Moacyr é um dos seis remanescentes ainda vivos da histórica primeira conquista da seleção em Mundiais, na Suécia - ao lado de Pelé, Zagallo, Pepe, Dino Sani e Mazzola. Mas os caminhos da vida fizeram o ex-jogador do Flamengo fixar base em terras equatorianas, onde talvez seja mais ilustre do que no país de origem.

Depois do campeonato mundial e de várias vitórias com o seu Flamengo, Moacyr jogou no Boca Juniors, no Peru e no Equador, encerrando a carreira no Barcelona de Guayaquil - cidade onde vive até hoje. O sotaque quase não aparece, apesar dos 60 anos fora do Brasil. Atualmente o ídolo está feliz por ultrapassar a marca dos 85, completados no último dia 18 de maio, em data festejada com a esposa Martha, os filhos Jordan, Júnior e Claudet, e os três netinhos.

Mesmo de Guayaquil, faz questão de seguir acompanhando o Fla de Gabigol e Arrascaeta. Um time tão poderoso como aquele de 1958, que deu à seleção de Vicente Feola em 1958 uma linha de ataque inteira: Joel, Moacyr, Dida e Zagallo. "São dois Flamengos de duas épocas boas. Eu acho que o meu time ganharia de 3 a 2", diz o campeão mundial.

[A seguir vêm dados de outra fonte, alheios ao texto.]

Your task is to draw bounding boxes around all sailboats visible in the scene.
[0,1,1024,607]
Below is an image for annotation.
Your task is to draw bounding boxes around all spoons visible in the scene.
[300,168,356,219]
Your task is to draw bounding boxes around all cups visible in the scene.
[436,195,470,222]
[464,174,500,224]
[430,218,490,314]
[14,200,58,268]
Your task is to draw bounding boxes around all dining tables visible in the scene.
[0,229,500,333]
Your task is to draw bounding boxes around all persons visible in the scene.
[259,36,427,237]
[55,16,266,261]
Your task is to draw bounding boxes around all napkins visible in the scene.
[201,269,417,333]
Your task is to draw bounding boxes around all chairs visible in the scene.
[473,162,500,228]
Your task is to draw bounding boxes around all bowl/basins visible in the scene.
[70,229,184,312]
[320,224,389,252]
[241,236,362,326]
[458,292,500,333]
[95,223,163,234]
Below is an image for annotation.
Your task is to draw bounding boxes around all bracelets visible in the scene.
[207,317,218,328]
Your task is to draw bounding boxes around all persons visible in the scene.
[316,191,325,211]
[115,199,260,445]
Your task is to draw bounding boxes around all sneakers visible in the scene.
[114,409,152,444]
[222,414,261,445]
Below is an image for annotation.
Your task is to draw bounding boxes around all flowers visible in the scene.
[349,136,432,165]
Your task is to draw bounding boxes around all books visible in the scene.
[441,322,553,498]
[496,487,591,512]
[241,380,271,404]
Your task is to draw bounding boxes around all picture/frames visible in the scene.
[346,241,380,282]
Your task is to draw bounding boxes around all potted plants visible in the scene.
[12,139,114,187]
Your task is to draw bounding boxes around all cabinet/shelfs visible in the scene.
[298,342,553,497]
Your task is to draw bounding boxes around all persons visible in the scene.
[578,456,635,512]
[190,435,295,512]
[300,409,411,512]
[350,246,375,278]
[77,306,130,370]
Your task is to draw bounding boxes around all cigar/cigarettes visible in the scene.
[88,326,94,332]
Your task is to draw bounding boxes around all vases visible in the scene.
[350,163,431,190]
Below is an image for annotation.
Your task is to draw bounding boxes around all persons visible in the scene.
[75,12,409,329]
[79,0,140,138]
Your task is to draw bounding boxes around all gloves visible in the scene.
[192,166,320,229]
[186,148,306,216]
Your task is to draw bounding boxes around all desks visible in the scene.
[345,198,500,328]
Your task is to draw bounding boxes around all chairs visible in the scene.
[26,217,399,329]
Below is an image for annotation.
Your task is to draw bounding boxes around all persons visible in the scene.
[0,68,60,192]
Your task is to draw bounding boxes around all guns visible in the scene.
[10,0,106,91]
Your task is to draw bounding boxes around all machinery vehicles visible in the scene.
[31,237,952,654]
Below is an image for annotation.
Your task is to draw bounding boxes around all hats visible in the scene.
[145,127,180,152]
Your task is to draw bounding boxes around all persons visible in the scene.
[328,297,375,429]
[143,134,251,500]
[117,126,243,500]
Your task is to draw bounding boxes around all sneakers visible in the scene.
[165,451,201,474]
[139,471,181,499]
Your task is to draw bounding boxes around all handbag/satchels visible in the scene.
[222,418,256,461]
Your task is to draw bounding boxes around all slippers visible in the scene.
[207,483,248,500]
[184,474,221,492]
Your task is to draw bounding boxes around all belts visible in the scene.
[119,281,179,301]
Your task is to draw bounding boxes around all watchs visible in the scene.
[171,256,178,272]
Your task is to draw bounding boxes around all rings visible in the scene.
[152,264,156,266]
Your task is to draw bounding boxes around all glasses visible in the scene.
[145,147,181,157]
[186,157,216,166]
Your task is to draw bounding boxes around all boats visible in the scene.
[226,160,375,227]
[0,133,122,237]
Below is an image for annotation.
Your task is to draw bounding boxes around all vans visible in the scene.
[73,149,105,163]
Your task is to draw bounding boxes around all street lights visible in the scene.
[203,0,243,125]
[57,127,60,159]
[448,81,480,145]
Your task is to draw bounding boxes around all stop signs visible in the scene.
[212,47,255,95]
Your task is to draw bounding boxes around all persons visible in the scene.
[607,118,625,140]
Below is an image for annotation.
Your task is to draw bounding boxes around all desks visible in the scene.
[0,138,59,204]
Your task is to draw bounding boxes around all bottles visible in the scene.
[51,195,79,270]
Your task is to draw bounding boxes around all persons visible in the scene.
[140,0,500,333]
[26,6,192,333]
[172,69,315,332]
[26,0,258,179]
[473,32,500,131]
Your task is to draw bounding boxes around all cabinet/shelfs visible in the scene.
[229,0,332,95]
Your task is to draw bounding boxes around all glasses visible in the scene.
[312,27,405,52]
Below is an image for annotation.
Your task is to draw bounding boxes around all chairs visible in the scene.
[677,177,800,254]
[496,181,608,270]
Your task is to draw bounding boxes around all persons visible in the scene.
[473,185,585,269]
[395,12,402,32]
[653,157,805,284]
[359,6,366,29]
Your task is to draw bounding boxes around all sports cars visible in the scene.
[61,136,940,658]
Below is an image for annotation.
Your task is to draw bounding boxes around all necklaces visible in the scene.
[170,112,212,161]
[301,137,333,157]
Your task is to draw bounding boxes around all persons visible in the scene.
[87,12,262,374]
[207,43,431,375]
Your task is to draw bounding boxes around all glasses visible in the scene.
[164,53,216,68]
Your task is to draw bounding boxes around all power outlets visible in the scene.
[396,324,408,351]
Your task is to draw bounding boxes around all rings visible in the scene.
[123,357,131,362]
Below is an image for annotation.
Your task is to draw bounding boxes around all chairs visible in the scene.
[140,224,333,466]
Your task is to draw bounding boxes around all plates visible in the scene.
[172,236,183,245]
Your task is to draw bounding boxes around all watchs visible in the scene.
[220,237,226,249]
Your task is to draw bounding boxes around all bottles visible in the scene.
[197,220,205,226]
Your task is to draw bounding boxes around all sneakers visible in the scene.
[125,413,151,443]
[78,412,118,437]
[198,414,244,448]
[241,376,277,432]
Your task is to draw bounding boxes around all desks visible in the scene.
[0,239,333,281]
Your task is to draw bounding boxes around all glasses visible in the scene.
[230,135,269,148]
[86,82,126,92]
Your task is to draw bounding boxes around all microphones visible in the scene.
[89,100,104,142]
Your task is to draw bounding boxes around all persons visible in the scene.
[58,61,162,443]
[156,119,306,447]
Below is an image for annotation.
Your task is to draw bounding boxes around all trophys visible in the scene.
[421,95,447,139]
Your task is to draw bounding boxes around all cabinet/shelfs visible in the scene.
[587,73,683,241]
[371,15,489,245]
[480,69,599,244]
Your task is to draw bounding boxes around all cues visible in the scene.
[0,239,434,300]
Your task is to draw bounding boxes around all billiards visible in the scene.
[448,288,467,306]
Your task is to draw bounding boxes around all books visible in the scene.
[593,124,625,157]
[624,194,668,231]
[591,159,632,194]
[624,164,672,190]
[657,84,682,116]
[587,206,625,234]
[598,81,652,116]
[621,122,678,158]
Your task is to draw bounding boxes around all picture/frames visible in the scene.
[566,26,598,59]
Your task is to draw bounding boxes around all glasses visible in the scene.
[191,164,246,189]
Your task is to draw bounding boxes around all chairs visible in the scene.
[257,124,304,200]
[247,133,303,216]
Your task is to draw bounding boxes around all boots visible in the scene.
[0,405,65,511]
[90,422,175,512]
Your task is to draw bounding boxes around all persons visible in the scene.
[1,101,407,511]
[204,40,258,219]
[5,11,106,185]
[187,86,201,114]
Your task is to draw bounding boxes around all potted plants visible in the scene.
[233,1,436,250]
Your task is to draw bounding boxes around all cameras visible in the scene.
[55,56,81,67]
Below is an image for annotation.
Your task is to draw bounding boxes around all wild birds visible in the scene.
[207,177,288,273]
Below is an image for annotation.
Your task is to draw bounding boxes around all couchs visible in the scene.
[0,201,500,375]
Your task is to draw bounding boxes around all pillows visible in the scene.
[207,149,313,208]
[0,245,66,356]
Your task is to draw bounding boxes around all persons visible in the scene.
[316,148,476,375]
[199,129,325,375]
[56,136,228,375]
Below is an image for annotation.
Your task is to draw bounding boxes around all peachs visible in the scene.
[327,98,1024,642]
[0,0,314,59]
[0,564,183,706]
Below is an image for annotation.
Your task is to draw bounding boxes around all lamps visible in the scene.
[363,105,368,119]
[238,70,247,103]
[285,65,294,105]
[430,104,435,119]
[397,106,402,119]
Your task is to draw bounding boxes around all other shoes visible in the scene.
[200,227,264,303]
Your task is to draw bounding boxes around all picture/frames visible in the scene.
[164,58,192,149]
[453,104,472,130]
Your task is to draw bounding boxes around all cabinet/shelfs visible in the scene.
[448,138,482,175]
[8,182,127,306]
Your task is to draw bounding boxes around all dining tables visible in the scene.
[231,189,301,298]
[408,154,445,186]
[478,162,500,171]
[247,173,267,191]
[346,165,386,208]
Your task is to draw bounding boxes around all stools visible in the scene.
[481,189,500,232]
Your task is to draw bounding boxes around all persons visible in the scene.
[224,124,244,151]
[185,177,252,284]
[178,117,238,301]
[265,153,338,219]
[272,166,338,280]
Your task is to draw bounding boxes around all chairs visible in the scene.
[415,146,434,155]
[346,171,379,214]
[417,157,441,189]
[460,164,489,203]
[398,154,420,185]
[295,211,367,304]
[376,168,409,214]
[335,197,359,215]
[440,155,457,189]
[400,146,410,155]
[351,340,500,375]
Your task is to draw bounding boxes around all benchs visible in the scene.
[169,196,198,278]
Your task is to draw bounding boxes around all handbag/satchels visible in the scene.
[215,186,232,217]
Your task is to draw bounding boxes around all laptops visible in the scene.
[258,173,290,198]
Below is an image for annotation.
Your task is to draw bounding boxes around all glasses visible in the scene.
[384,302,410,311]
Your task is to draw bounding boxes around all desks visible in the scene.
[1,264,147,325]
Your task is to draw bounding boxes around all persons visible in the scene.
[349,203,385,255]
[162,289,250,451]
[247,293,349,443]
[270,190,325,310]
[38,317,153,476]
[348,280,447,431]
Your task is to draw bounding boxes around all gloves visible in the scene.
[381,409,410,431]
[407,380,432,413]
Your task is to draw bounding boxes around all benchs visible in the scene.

Esse é o nosso personagem, dividido entre dois países, mas com a "amarelinha" da seleção ainda no coração, apesar da vida estabelecida no Equador. A partir de agora, em depoimento em primeira pessoa, Moacyr conta sobre este sentimento e narra histórias saborosas de um tempo romântico do futebol brasileiro.

Reprodução
Reprodução

De Osasco para a Gávea

Eu fui criado no Educandário Dom Duarte, na região de Osasco. Tinha uns 14 anos e jogava bem. Então, o diretor da escola escreveu uma carta e me encaminhou para um treino no Corinthians. Fui para lá, mostrei a carta e me mandaram sentar. Mas o treino dos meninos começou e ninguém me chamou. Resolvi ir embora.

No Educandário o diretor resolveu escrever outra carta. Diretamente para o Vicente Feola, que na época era o diretor de base do São Paulo. Cheguei lá, entreguei a carta para o seu Feola. Ele me mandou sentar. E fiquei esperando. O treino rolando. E ninguém me chamou. Eu levantei, peguei minha malinha e voltei para a escola.

Foi aí que o diretor, que era do Rio e conhecia o presidente do Flamengo, me levou para a casa dele. No dia seguinte, parou uma caminhonete na porta da casa e gritaram se tinha um Moacyr ali. Era eu mesmo. O veículo tinha o símbolo do clube.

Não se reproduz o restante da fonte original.